**What you are asked to do:** Lines before the one containing "In what camera-distance order do" are left out; copy that line and every later line through the end of the data exactly.

Image-linked spatial questions

----

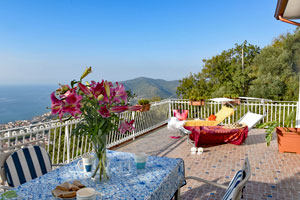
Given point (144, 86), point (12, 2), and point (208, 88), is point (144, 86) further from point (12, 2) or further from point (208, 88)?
point (12, 2)

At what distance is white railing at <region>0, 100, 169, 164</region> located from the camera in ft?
9.75

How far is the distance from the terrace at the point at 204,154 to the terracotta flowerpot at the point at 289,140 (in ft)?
0.42

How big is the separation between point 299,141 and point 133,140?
4.06 meters

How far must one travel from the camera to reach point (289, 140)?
177 inches

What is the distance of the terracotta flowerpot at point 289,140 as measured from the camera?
14.4 ft

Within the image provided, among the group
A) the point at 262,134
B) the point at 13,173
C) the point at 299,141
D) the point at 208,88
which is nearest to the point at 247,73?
the point at 208,88

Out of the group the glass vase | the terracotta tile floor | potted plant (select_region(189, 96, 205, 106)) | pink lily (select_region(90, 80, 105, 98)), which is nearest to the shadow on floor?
the terracotta tile floor

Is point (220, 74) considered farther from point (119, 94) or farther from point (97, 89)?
point (97, 89)

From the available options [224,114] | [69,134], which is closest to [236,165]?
[224,114]

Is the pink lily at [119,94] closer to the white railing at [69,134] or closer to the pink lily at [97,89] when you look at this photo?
the pink lily at [97,89]

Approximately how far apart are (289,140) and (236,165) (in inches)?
59.4

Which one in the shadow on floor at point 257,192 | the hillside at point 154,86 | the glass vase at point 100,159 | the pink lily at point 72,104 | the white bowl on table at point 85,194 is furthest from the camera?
the hillside at point 154,86

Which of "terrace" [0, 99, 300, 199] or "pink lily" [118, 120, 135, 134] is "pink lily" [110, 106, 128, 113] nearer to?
"pink lily" [118, 120, 135, 134]

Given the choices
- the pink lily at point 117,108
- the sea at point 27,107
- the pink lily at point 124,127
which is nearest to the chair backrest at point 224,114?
the sea at point 27,107
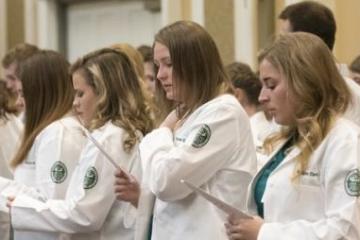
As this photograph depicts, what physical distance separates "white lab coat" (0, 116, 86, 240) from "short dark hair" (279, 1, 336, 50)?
97 centimetres

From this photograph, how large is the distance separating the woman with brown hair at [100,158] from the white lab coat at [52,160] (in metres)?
0.08

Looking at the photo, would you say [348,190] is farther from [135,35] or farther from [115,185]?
[135,35]

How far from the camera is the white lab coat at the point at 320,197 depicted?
82.4 inches

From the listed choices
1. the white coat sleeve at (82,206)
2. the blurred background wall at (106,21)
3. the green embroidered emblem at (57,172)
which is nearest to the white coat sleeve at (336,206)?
the white coat sleeve at (82,206)

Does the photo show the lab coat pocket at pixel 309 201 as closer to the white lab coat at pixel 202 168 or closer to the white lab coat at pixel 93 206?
the white lab coat at pixel 202 168

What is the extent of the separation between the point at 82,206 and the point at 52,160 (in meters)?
0.31

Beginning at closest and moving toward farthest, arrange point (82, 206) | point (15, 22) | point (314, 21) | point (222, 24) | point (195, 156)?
1. point (195, 156)
2. point (82, 206)
3. point (314, 21)
4. point (222, 24)
5. point (15, 22)

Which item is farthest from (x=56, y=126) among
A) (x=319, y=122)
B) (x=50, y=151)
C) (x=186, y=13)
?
(x=186, y=13)

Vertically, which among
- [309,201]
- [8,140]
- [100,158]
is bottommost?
[8,140]

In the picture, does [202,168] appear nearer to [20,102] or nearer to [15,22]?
[20,102]

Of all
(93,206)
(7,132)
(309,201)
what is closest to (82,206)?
(93,206)

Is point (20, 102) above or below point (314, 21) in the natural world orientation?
below

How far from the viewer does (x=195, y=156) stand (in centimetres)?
245

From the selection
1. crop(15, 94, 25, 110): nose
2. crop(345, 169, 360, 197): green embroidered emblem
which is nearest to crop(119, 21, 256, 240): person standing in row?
crop(345, 169, 360, 197): green embroidered emblem
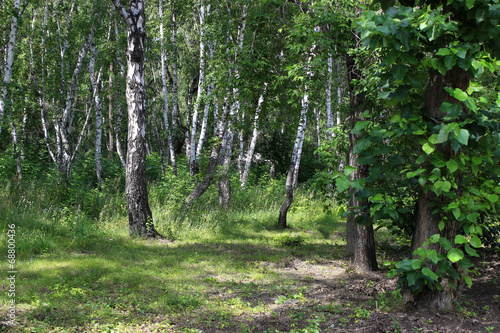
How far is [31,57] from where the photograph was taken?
14117mm

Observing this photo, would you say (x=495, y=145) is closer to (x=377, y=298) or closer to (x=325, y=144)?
(x=377, y=298)

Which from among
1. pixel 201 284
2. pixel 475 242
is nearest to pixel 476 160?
pixel 475 242

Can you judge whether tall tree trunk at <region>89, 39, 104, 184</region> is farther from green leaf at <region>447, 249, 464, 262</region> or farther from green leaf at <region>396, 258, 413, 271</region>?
green leaf at <region>447, 249, 464, 262</region>

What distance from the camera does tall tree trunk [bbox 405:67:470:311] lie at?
3.29 metres

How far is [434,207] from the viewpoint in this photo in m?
3.37

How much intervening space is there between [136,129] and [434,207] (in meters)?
5.67

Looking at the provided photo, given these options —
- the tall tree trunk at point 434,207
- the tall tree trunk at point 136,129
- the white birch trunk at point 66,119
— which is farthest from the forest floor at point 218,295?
the white birch trunk at point 66,119

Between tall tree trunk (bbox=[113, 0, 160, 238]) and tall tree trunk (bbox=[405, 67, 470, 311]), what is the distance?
5.25 meters

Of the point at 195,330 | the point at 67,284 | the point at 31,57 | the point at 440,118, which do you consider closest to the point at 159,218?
the point at 67,284

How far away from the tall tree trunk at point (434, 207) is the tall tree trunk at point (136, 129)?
17.2 feet

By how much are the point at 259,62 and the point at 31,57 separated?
12089 millimetres

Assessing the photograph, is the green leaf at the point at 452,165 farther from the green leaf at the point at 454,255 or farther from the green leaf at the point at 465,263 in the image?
the green leaf at the point at 465,263

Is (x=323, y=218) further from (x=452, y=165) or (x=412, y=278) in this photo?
(x=452, y=165)

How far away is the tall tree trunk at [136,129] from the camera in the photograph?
279 inches
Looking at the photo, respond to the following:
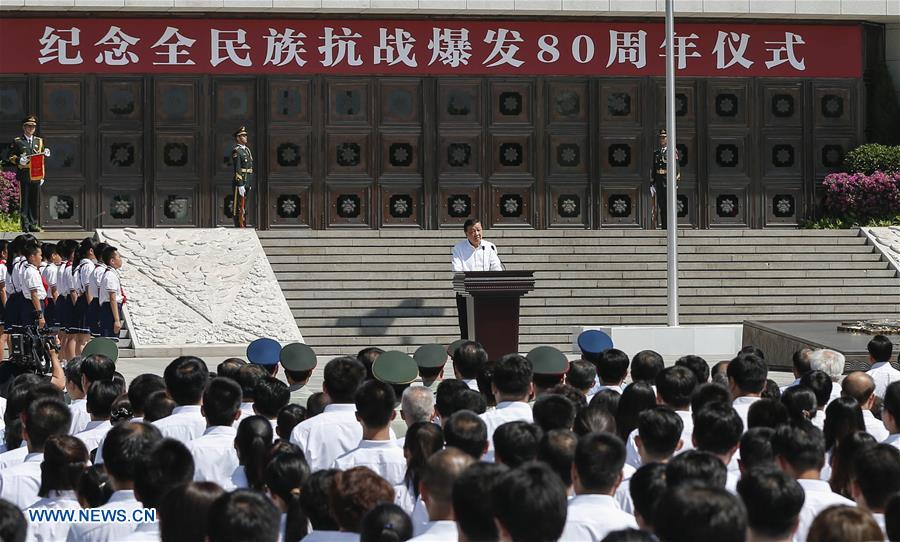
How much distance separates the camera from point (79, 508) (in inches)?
211

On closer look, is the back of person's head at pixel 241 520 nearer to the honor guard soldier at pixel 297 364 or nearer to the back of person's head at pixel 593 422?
the back of person's head at pixel 593 422

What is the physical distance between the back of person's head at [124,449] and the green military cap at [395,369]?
7.42 ft

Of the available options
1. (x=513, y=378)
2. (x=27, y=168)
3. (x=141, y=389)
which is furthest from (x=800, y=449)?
(x=27, y=168)

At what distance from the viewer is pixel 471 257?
632 inches

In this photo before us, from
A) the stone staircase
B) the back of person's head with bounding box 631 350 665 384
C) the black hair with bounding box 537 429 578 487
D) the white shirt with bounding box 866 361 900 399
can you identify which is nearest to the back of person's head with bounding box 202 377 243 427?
the black hair with bounding box 537 429 578 487

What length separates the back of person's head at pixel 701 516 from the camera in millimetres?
3490

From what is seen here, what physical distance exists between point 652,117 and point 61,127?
10.7 meters

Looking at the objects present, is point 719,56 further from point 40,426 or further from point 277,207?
point 40,426

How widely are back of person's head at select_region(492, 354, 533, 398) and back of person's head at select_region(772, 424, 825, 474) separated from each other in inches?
73.9

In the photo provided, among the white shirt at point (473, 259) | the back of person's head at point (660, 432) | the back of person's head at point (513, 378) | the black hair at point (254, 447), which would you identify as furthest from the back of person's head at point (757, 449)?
the white shirt at point (473, 259)

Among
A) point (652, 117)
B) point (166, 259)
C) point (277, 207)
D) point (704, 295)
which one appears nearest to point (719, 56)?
point (652, 117)

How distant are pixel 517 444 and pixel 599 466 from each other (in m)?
0.55

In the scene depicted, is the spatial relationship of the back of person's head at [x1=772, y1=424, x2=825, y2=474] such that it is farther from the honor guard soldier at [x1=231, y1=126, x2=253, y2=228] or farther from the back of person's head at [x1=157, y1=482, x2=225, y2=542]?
the honor guard soldier at [x1=231, y1=126, x2=253, y2=228]

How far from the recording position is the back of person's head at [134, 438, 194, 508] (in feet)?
15.9
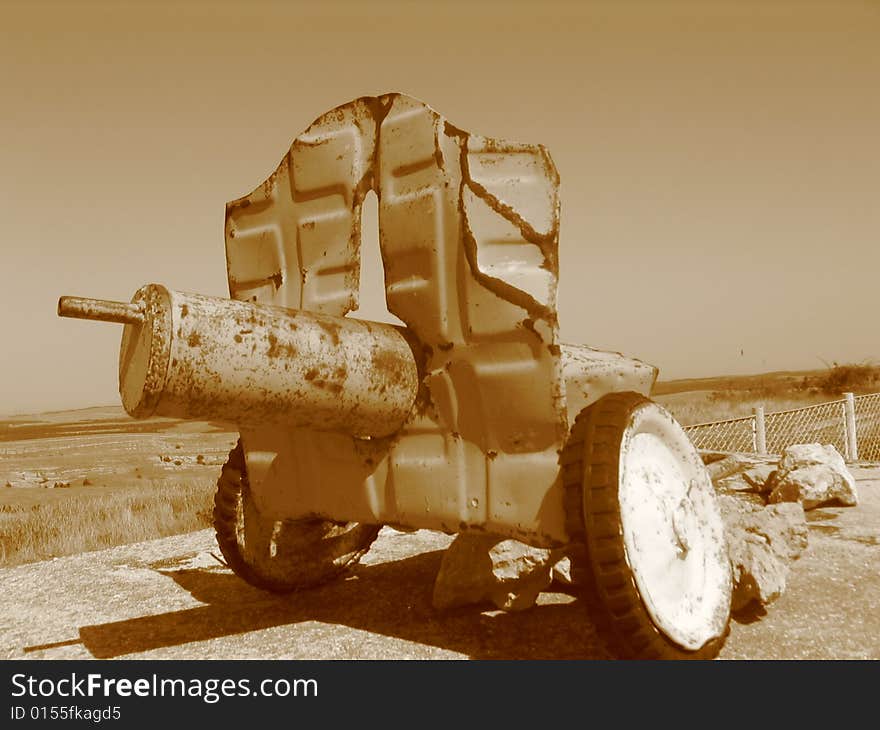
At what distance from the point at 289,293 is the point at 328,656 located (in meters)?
1.67

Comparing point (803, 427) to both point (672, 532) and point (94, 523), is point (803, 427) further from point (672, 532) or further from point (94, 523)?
point (672, 532)

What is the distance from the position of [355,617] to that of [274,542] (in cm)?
64

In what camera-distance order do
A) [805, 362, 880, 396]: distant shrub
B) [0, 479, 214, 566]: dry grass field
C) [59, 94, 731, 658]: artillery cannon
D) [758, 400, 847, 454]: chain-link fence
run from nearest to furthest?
[59, 94, 731, 658]: artillery cannon < [0, 479, 214, 566]: dry grass field < [758, 400, 847, 454]: chain-link fence < [805, 362, 880, 396]: distant shrub

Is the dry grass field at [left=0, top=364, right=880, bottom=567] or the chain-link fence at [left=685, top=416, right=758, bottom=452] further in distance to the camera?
the chain-link fence at [left=685, top=416, right=758, bottom=452]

----

**Written reply:**
In what camera-distance order do
A) [805, 362, 880, 396]: distant shrub
B) [0, 479, 214, 566]: dry grass field
C) [59, 94, 731, 658]: artillery cannon
D) [758, 400, 847, 454]: chain-link fence
run from nearest to furthest?
[59, 94, 731, 658]: artillery cannon < [0, 479, 214, 566]: dry grass field < [758, 400, 847, 454]: chain-link fence < [805, 362, 880, 396]: distant shrub

Is the dry grass field at [left=0, top=364, right=880, bottom=567] or the chain-link fence at [left=685, top=416, right=758, bottom=452] further in distance to the camera?
the chain-link fence at [left=685, top=416, right=758, bottom=452]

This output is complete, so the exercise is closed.